2.3. Комментарии к инструкции

 

     На самом деле, цитируя «пятичленку», никто не придерживался термина «поэтическая песня», а говорили «авторская», –  по инерции, а также, думаю, из интуитивного желания уйти от тавтологии – слова «поэтическая» в левой и правой части определения. Но это было только во-первых.
     Во-вторых, слово «русской» нередко опускали вообще, либо разражались: лучше – вопросами, хуже – инвективами в адрес автора формулы. Самый поразительный вариант начинался словами «я далёк от мысли подозревать человека с такой фамилией в русском шовинизме, но…».
     Слово «русской», разумеется, появилось в формуле не от идеи исключительности. Просто, выросшие в стихии родного языка, мы, очевидно, не можем так же глубоко судить о воздействии звучания чужой, N-ской, поэзии на носителя той же N-ской культуры.
    Цитаты.
    «Если протяжную великорусскую песню, основанную на диатонике, с длинными ритмическими периодами и сложной мелодией, сравнить с заклинаниями якута, построенными на своеобразных хроматизмах, с делением тона на 3 и даже 4 доли, с удивительным дрожанием голоса на двух звуках в виде припева, то эти два примера кажутся настолько далёкими друг от друга, что обобщение правил их строения кажется невозможным.
Но если не забывать, что каждый народ имеет свои оригинальные национальные черты, что его музыка, песня отличаются таким же своеобразием, как и язык, литература, обычаи, то, отказавшись «объять необъятное», исследователь сначала должен будет сузить сферу своей работы и сосредоточить внимание на опредёленном районе.  После того как некоторые выводы будут выяснены, установлены, можно перейти к проверке их путём сравнения с соседними областями, потом с более отдалёнными, а затем с другими, родственными народностями, постепенно расширяя, таким образом, круг исследования.»
(Линёва Евгения Эдуардовна, Труды, 1909, XLIX)
     «В южной Индии музыка имеет абсолютно другой характер, инструменты также сильно отличаются от северных.  … В индийской музыкальной традиции также существует 7 нот (сур). … Как люди, ноты имеют характер, костюм, цвет лица. Некоторые ноты связаны с каким-то временем года или с определенным периодом человеческой жизни. Ноты с "горячим" темпераментом имеют мистическое свойство излечивать больных. Каждая из семи нот находится под покровительством определенного божества.
      Нота Кхарадж

      Она связана с первой небесной сферой и планетой, именуемой Камар (по-арабски - луна).

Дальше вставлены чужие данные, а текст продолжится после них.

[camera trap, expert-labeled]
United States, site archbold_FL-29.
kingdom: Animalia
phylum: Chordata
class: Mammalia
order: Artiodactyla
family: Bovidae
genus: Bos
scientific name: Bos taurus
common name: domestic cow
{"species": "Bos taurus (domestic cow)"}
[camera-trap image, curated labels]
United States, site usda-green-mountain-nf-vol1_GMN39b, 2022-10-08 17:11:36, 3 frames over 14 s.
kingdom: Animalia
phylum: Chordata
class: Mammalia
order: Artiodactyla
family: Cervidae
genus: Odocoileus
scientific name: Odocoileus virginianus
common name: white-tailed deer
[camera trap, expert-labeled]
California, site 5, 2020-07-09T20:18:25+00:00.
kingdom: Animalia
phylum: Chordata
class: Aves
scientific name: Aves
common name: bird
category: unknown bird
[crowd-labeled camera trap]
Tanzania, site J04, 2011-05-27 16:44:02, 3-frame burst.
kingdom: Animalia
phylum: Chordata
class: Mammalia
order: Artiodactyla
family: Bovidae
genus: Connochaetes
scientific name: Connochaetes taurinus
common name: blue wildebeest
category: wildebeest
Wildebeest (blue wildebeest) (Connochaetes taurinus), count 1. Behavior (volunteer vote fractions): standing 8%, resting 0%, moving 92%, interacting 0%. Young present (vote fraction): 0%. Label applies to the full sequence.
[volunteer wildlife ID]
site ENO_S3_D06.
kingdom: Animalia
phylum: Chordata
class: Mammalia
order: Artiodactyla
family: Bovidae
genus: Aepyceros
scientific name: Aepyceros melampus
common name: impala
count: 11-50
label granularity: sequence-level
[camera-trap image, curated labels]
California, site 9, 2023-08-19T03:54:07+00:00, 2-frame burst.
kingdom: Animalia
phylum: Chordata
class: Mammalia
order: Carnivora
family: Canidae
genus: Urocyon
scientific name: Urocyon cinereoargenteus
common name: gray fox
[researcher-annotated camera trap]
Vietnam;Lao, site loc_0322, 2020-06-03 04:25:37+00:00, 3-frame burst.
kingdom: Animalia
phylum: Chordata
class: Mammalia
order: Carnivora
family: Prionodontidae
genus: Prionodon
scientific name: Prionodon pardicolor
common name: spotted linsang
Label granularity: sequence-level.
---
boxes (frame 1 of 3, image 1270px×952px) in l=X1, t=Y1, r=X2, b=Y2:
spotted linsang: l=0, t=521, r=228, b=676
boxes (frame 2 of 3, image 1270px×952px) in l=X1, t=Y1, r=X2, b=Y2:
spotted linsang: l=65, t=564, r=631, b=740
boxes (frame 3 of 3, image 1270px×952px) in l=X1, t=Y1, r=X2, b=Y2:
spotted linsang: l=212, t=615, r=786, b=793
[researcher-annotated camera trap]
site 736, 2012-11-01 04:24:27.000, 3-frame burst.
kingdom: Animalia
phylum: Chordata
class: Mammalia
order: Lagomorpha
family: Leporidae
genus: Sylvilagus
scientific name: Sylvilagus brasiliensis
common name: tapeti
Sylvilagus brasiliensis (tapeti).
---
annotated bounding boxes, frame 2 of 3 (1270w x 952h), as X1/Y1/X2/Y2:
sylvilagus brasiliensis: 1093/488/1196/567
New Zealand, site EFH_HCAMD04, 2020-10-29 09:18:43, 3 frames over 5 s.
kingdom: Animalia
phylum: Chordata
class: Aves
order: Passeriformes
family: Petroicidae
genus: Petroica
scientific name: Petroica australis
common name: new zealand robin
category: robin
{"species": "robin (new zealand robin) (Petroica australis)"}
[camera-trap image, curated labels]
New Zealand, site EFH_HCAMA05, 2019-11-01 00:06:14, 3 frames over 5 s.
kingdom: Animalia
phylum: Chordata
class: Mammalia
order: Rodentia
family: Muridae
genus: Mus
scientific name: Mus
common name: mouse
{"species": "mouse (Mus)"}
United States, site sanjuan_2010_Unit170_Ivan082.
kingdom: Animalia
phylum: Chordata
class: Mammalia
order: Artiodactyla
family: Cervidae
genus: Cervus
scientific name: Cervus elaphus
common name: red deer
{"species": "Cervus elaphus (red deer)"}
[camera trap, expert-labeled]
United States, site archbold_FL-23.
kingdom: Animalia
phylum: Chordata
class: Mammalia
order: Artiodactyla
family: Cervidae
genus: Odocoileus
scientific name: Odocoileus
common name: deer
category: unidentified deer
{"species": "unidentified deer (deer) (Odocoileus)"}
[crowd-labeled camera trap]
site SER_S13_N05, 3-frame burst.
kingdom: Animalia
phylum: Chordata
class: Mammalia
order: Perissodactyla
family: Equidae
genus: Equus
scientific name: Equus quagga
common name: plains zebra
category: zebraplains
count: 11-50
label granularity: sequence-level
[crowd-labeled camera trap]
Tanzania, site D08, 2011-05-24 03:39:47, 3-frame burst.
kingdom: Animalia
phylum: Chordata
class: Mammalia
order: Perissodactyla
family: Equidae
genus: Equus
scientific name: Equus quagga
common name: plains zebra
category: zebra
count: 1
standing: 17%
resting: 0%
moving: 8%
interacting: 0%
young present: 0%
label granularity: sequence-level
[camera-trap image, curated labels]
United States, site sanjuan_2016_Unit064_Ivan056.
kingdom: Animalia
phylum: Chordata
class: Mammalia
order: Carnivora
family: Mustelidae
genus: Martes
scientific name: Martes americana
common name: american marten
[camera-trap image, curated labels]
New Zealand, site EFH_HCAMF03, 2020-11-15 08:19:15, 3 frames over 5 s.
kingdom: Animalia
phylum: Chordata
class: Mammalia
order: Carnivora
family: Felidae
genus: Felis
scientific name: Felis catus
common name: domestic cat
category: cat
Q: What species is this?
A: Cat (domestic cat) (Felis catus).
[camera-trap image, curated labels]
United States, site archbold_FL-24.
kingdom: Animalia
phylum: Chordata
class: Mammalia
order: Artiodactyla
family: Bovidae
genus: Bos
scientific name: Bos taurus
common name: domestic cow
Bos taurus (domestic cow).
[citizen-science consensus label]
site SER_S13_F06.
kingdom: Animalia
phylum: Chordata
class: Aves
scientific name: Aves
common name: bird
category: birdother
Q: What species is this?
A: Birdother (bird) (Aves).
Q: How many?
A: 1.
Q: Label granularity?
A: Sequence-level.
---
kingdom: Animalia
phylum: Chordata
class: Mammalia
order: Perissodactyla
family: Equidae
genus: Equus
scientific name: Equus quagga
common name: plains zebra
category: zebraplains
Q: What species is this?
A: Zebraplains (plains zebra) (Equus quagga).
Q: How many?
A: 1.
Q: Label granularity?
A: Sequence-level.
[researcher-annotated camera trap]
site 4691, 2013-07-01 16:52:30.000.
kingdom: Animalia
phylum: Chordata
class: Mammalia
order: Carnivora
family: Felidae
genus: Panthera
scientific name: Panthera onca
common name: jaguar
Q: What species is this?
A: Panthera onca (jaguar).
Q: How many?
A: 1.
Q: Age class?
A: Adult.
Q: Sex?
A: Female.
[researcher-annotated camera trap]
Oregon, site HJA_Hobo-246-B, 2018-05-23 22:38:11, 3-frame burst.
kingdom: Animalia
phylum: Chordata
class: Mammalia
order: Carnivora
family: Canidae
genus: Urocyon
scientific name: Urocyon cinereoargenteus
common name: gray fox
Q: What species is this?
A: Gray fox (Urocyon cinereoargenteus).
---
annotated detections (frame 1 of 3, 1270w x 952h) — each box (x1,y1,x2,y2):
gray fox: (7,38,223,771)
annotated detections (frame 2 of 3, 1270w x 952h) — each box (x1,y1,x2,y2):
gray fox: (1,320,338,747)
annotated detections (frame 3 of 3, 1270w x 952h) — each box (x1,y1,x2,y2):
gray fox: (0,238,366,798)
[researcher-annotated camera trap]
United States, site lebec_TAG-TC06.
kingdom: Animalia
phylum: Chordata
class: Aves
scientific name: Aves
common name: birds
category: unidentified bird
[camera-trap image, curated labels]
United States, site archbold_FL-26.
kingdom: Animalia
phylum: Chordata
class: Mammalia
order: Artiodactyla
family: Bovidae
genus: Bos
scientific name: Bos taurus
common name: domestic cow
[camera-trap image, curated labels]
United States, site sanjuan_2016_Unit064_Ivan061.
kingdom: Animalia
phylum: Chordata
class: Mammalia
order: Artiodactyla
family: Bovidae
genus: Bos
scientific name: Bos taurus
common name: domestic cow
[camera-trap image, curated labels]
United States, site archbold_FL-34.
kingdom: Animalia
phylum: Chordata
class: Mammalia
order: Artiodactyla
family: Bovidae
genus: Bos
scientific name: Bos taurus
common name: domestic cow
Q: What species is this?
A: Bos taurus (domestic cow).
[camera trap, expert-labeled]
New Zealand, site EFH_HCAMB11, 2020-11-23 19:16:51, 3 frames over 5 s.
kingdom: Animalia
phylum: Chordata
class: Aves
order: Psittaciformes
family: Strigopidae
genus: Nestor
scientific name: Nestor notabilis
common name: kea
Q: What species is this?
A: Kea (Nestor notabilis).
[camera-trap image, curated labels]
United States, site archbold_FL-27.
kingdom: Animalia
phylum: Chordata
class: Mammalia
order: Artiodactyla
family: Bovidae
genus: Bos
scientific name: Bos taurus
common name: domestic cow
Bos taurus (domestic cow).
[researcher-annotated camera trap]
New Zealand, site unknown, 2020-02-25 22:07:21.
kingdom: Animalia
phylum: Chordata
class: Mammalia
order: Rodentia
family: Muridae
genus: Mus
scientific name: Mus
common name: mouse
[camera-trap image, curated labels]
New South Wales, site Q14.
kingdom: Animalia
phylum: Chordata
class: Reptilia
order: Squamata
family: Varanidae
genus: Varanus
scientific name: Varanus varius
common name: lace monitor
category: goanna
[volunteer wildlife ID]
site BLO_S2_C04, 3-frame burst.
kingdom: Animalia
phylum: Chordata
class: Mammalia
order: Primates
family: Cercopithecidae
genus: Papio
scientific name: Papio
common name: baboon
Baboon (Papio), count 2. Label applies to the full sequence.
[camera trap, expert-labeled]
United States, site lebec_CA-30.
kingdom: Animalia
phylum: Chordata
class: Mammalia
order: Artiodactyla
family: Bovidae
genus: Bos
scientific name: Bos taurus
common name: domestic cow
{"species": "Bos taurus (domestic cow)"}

       Ее характер радостный.
       Имеет эффект холода и влаги.
       Цвет лица - розовый.
       Прекрасные белые одежды с искусно выполненным орнаментом.
       Этот звук похож на крик павлина.

      … В индийской музыке существуют тон, полутон, четверть тона и одна восьмая тона. Различие между этими звуками настолько тонкое и неуловимое, что прежде, чем вы успеваете опознать один звук, он переходит в другой, формируя красивые модуляции и неожиданные каденции. … Основное звучание ноты - без бемоля (комаль) и без диеза (тивра) - называется шудх сур. Существуют три звука более высоких, чем шудх и три - более низких. Вместе они составляют семь звуков в одной ноте.»
     (Справочник «Музыка Индии»)
     На простой любительский слух французский шансон, американские кантри и блюз, – это всё вообще другое, задевает другие струны, а этих не задевает.  Рысев, взявшийся по-русски петь Брассенса с его же музыкой, из жанра выпал. Также весьма любопытны, но находятся за пределами жанра и переведённые на русский язык любые другие – чешские, английские, латиноамериканские песни, принесённые с их же музыкой. Другое дело – переводы находящих в нас отклик текстов из зарубежной поэзии, музыку на которые затем написали наши авторы. Из того, что хороший перевод есть пересказ, в лучшем смысле – присвоение текста автором перевода, ясно, что не только в дальнейшем омузыкаливании, но уже в получившемся варианте текста неизбежно содержатся ключевые интонации нашего языка, нашей мелодики речи, нашей культуры.
     В-третьих, (внимание!) «пятичленка», по замыслу автора формулы, не есть жёстко изготовленное мерило для отбора песен «наша – не наша», то есть мерило одинакового эталонного размера в любых руках! Может быть, в идеале и хотелось бы получить стандартный пятигранный калибр, хранимый в Палате мер и весов и предназначенный для использования практиками - прокрустами на местах, – единый, простой в работе, хромированный калибр, что-то вроде гаечного ключа, в который надо только совать голову каждой испытуемой песни, или чего-то на неё похожего, и отбраковывать за разговором всё то, что не втиснулось, и всё то, вокруг чего свободно провернулось. Но то – в идеале.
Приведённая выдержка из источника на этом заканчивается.